Q6. Related question: Do you see the pace of consolidation slowing as a result of regulatory relief or other factors?
Romero Rainey: I think we can see some slowing. But I also think we will continue to see some level of consolidation. But again, what we here at ICBA are trying to do is create a proportionate environment so that those who want to operate a community bank can continue to do so and not have a disproportionate regulatory burden that drives further consolidation.
There will always be economic factors at work, but let’s think about the business model and the regulatory environment in which we operate and limit that impact in terms of the consolidation decisions that are made.
Sometimes it is sad news when we hear that bankers who have done great things in their communities announce a merger. For me, that is another motivator to say, “How do we stem this tide? How do we not lose these assets within the community banking industry and ensure that the local needs of communities are met?”
Q7. You’ve only been ICBA head for a few weeks, but can you comment on what’s similar and what’s different about being CEO of a bank versus CEO of a trade association?

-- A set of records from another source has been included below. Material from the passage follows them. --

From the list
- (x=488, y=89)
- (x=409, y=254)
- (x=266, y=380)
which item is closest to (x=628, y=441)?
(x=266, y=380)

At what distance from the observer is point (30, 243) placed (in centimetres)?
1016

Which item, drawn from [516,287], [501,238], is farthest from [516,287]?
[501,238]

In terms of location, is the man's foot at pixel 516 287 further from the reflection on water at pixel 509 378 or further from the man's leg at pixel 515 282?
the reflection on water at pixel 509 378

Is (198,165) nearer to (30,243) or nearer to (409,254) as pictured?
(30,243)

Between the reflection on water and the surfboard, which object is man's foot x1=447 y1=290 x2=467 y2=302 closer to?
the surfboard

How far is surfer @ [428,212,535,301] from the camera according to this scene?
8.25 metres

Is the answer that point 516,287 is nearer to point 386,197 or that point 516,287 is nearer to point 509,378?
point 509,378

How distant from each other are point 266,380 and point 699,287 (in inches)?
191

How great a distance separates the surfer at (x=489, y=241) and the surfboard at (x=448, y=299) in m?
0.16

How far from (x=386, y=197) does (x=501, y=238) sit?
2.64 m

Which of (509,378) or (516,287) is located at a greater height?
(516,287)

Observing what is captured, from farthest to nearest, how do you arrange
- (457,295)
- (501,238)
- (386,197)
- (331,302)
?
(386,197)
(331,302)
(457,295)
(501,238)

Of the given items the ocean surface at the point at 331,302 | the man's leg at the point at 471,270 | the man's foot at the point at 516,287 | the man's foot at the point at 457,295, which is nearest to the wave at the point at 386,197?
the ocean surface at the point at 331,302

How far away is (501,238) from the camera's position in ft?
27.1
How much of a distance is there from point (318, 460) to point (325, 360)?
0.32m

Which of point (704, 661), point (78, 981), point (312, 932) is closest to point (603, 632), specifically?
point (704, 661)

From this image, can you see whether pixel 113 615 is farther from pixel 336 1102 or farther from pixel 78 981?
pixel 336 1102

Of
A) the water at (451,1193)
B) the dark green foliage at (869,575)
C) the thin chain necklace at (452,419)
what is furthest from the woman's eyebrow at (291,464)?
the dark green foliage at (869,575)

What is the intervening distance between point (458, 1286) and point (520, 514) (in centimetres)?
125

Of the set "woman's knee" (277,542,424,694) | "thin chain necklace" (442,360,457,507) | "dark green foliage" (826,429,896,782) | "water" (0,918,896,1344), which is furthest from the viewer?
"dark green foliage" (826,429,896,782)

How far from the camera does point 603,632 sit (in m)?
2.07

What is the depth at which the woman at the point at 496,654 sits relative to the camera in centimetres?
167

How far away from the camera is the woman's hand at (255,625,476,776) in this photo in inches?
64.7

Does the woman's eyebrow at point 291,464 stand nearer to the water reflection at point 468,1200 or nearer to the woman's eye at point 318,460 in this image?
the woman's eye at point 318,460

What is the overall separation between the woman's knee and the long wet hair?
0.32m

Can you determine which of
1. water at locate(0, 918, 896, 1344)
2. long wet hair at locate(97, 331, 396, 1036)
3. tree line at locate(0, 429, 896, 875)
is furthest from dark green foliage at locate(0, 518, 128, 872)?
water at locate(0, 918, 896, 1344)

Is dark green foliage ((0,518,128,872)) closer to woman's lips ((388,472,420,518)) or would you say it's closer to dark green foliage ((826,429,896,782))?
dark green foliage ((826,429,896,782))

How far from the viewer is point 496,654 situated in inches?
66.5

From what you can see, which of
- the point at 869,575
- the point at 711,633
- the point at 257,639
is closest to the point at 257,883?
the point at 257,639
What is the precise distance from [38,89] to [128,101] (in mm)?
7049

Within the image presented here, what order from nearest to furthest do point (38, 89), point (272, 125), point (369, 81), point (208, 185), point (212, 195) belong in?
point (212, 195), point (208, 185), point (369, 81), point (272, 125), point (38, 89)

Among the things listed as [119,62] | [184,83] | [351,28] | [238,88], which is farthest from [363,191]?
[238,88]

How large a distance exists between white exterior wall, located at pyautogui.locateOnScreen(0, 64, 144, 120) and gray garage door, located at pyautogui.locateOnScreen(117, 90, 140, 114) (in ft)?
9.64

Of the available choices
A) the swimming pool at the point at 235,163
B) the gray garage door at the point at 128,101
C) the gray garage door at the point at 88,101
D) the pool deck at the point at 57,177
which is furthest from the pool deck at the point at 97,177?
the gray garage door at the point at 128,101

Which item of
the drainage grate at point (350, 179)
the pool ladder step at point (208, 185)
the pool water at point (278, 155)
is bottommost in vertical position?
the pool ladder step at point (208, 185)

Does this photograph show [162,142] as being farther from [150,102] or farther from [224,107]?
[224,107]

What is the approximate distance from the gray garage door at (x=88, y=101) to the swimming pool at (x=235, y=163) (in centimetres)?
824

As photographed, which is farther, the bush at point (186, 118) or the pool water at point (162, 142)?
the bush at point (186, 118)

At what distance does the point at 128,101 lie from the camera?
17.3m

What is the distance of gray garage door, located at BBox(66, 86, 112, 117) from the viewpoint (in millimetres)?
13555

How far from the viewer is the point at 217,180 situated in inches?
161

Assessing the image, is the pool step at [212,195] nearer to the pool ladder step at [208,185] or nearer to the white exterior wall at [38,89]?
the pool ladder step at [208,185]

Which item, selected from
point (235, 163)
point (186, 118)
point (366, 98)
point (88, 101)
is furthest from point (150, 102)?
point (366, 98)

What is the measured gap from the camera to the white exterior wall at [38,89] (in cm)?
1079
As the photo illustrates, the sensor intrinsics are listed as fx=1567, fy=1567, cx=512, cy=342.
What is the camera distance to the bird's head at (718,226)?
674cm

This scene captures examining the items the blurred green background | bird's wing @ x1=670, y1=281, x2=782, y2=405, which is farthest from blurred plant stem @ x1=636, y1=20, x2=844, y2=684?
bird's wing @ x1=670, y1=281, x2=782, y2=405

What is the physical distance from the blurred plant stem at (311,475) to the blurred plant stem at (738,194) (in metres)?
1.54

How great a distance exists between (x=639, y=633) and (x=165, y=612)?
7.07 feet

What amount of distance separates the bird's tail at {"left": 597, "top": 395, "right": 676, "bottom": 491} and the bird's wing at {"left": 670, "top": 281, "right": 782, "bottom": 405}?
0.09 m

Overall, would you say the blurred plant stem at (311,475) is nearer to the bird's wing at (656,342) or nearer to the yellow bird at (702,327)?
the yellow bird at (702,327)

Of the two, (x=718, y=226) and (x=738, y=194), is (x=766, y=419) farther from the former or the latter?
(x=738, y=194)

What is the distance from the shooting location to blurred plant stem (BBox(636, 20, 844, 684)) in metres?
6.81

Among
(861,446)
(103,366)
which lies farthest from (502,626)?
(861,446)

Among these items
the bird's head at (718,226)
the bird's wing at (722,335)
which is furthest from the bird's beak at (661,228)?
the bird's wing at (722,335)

Romero Rainey: For me, the similarities are quite interesting. In my bank, I was serving my customers. The bank was providing the tools and resources—albeit in the form of capital or deposit products—to help local businesses thrive or to help people build their house or to build for their retirement or their future.
Obviously here, we’re serving community bank members. With each one of them, we’re providing the tools and resources to help their institutions thrive. So it’s all this concept of helping to provide, collaborate, and network to build for a successful future.
More personally, being a community bank CEO, you are always “on.” That could be when I was at my girls’ sporting events or in line at the grocery store when somebody would have a question or an idea they wanted to explore with you or a need that had to be resolved immediately.
It’s the same thing here in Washington, where we’re working in an environment where Congress is always on, and where the regulators are always on. So you have to be available and always on to be able to respond and meet those needs. Those are the areas that I’ve found to be very similar.
As far as different? The only thing that comes to mind is that the offices here aren’t as loud as the bank lobby is. In a bank lobby, you have lots of customer traffic in and out.
But in both cases, the job is a calling. It is good work to be doing. And when you have a mission to serve, I’ve found that as long as you enjoy what you do and see the impact at the end of the day, you can do the long hours or long nights forever.